··· Provided information

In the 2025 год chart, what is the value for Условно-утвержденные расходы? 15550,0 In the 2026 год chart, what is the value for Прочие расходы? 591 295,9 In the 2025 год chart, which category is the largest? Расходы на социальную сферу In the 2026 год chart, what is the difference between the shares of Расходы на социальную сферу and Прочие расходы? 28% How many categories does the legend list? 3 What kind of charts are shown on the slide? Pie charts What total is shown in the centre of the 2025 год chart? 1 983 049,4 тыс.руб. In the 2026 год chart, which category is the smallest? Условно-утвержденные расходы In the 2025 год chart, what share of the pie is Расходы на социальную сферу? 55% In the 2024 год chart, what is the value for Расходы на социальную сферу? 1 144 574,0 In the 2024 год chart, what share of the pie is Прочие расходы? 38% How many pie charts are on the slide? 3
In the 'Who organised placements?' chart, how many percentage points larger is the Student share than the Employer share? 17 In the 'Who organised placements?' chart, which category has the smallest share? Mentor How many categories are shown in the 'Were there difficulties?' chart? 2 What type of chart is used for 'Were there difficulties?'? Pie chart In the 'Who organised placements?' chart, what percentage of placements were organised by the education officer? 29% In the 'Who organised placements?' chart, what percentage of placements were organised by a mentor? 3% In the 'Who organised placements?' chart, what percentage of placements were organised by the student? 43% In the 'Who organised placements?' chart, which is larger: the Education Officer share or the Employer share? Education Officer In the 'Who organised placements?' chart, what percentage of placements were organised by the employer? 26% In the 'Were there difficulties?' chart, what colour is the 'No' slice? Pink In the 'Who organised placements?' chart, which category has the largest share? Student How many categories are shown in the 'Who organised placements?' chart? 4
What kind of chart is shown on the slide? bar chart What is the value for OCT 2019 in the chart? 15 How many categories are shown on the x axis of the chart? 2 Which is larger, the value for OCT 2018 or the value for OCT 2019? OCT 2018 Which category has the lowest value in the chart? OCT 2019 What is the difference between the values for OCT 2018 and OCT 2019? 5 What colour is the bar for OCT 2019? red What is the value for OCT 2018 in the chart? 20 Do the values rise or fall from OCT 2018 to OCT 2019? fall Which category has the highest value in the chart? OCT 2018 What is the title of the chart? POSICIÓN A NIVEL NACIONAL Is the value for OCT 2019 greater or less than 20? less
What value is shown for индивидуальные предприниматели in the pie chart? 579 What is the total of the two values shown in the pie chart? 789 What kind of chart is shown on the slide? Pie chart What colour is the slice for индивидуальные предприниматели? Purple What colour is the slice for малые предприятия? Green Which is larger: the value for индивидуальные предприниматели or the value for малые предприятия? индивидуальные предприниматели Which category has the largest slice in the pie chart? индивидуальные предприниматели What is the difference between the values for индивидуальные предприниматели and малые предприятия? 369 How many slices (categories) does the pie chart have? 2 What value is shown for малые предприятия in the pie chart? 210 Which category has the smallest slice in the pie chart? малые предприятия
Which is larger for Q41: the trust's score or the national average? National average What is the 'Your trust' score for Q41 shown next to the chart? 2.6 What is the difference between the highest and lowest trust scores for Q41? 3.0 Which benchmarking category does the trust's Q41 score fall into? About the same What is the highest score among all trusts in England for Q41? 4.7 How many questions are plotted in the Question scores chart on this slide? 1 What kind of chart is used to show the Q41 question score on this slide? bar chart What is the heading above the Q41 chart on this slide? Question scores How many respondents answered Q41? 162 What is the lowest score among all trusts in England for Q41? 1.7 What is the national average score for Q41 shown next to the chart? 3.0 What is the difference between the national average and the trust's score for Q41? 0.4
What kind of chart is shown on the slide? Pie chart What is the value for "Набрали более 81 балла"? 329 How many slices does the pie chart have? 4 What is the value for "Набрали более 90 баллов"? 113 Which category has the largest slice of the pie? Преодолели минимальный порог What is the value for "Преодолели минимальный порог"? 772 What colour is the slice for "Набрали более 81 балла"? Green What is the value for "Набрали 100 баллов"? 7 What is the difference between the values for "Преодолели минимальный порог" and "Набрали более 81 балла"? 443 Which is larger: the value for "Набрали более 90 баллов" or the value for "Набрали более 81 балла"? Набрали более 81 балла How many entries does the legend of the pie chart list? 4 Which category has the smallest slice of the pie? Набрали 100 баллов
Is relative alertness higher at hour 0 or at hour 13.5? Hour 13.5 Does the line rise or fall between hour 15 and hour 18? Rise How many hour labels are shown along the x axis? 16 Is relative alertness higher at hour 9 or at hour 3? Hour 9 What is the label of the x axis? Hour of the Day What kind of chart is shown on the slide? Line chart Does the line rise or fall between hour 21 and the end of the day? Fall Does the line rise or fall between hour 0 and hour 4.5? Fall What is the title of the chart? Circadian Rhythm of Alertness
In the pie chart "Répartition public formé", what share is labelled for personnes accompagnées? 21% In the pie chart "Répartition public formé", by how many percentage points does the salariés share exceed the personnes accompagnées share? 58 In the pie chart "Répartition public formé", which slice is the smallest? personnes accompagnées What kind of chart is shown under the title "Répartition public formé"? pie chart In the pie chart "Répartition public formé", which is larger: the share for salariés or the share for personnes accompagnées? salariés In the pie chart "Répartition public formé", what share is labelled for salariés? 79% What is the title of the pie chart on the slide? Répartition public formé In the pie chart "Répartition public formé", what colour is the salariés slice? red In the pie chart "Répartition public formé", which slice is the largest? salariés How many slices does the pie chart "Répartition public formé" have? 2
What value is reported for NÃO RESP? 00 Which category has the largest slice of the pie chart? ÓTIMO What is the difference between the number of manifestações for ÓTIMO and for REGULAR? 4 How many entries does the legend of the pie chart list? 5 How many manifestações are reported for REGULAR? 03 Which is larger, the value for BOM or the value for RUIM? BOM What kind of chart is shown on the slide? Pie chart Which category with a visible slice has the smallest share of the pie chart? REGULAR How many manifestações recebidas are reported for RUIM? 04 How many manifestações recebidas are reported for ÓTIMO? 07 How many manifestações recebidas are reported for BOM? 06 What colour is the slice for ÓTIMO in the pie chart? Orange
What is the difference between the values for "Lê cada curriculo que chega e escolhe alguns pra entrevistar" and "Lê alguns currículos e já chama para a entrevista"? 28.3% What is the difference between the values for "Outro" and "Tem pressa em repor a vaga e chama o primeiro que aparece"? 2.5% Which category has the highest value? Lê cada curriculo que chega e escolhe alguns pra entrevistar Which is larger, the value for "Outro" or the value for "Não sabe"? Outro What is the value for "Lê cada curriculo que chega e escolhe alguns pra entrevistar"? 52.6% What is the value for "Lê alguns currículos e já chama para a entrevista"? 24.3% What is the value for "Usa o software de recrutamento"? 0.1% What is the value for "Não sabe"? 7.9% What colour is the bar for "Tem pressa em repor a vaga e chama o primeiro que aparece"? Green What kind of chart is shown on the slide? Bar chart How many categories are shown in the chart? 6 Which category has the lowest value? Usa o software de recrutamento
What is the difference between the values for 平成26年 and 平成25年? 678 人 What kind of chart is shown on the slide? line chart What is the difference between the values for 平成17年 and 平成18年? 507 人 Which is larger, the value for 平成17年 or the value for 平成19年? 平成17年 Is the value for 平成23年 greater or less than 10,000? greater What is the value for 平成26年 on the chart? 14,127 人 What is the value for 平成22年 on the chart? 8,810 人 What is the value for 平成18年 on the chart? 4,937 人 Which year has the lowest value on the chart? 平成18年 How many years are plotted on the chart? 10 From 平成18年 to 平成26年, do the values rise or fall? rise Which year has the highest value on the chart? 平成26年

······

Return each line of the items above that contains the word "entries". Treat case as significant.

What kind of chart is shown on the slide? Pie chart What is the value for "Набрали более 81 балла"? 329 How many slices does the pie chart have? 4 What is the value for "Набрали более 90 баллов"? 113 Which category has the largest slice of the pie? Преодолели минимальный порог What is the value for "Преодолели минимальный порог"? 772 What colour is the slice for "Набрали более 81 балла"? Green What is the value for "Набрали 100 баллов"? 7 What is the difference between the values for "Преодолели минимальный порог" and "Набрали более 81 балла"? 443 Which is larger: the value for "Набрали более 90 баллов" or the value for "Набрали более 81 балла"? Набрали более 81 балла How many entries does the legend of the pie chart list? 4 Which category has the smallest slice of the pie? Набрали 100 баллов
What value is reported for NÃO RESP? 00 Which category has the largest slice of the pie chart? ÓTIMO What is the difference between the number of manifestações for ÓTIMO and for REGULAR? 4 How many entries does the legend of the pie chart list? 5 How many manifestações are reported for REGULAR? 03 Which is larger, the value for BOM or the value for RUIM? BOM What kind of chart is shown on the slide? Pie chart Which category with a visible slice has the smallest share of the pie chart? REGULAR How many manifestações recebidas are reported for RUIM? 04 How many manifestações recebidas are reported for ÓTIMO? 07 How many manifestações recebidas are reported for BOM? 06 What colour is the slice for ÓTIMO in the pie chart? Orange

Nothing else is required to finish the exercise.